Date: Thursday, June 7, 2007
Author: Wall Street Journal

Ever since the subprime market fell out of bed, hedge fund traders savvy enough to short securities backed by iffy mortgage loans in advance have been making a fabulous killing. But the house party now could be over, as investment banks like Bear throw a lifeline to struggling homeowners and borrowers by snapping up these shaky mortgages.

Just a few months ago, bets against securities backed by shaky subprime-mortgage loans were among the most alluring trades on Wall Street.

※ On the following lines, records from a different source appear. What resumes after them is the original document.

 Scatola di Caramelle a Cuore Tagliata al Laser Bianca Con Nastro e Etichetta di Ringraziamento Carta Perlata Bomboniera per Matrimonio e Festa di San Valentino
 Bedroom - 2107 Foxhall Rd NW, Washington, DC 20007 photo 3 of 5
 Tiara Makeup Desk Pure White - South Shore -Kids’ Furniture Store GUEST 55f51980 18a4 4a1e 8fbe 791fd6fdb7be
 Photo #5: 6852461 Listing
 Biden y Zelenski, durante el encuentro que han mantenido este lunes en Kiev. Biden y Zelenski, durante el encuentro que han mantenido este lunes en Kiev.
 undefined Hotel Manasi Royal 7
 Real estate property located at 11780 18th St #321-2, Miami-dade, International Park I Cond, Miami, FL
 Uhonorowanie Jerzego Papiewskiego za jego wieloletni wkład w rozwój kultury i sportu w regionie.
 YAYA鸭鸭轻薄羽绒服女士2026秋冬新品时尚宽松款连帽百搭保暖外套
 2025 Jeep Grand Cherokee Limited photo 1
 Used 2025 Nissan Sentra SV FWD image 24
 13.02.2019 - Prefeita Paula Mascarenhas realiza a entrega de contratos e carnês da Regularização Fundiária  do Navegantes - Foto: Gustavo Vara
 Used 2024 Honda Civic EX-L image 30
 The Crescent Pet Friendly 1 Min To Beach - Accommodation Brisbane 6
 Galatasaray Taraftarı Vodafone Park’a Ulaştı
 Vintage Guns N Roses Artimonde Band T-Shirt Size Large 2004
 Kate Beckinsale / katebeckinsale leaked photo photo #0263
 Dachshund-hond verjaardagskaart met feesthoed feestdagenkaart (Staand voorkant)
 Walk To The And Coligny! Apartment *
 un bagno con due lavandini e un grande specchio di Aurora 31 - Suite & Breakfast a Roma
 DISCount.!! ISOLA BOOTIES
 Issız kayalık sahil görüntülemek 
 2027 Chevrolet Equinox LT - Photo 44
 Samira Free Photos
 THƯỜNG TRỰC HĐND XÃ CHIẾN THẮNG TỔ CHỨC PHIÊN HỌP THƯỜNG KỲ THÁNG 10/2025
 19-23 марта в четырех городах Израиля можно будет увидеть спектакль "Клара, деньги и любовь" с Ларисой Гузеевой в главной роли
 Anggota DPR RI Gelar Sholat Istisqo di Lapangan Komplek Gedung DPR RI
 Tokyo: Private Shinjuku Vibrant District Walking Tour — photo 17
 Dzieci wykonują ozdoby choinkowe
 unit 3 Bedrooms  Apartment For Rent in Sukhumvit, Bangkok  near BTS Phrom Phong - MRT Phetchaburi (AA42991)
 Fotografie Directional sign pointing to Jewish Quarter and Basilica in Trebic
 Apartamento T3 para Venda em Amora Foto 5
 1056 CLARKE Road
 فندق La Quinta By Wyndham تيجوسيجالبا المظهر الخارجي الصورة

But the market for those securities has since stabilized, potentially hurting those who bet against it, and left a messy squabble in its wake. A band of hedge-fund managers accuse Wall Street's Bear Stearns Cos. of attempting to manipulate the market for securities backed by subprime loans by purchasing shaky mortgages. Bear retorts that it has the right to repurchase mortgages and that sometimes it can help a struggling borrower. Meanwhile, an industry association that oversees derivatives trading has been drawn into the middle of the matter.

The confrontation provides a window into complex trading -- and complex ethics -- in the nation's mammoth mortgage market, which played a critical role in financing the housing boom.

Hedge funds might not win much sympathy for making indirect bets against the financial health of struggling homeowners. But they say they are trying to protect the integrity of a burgeoning derivatives market that stands at the center of the controversy. The episode also shows the complicated relationships between hedge funds and the investment banks, which trade with them and often fund them.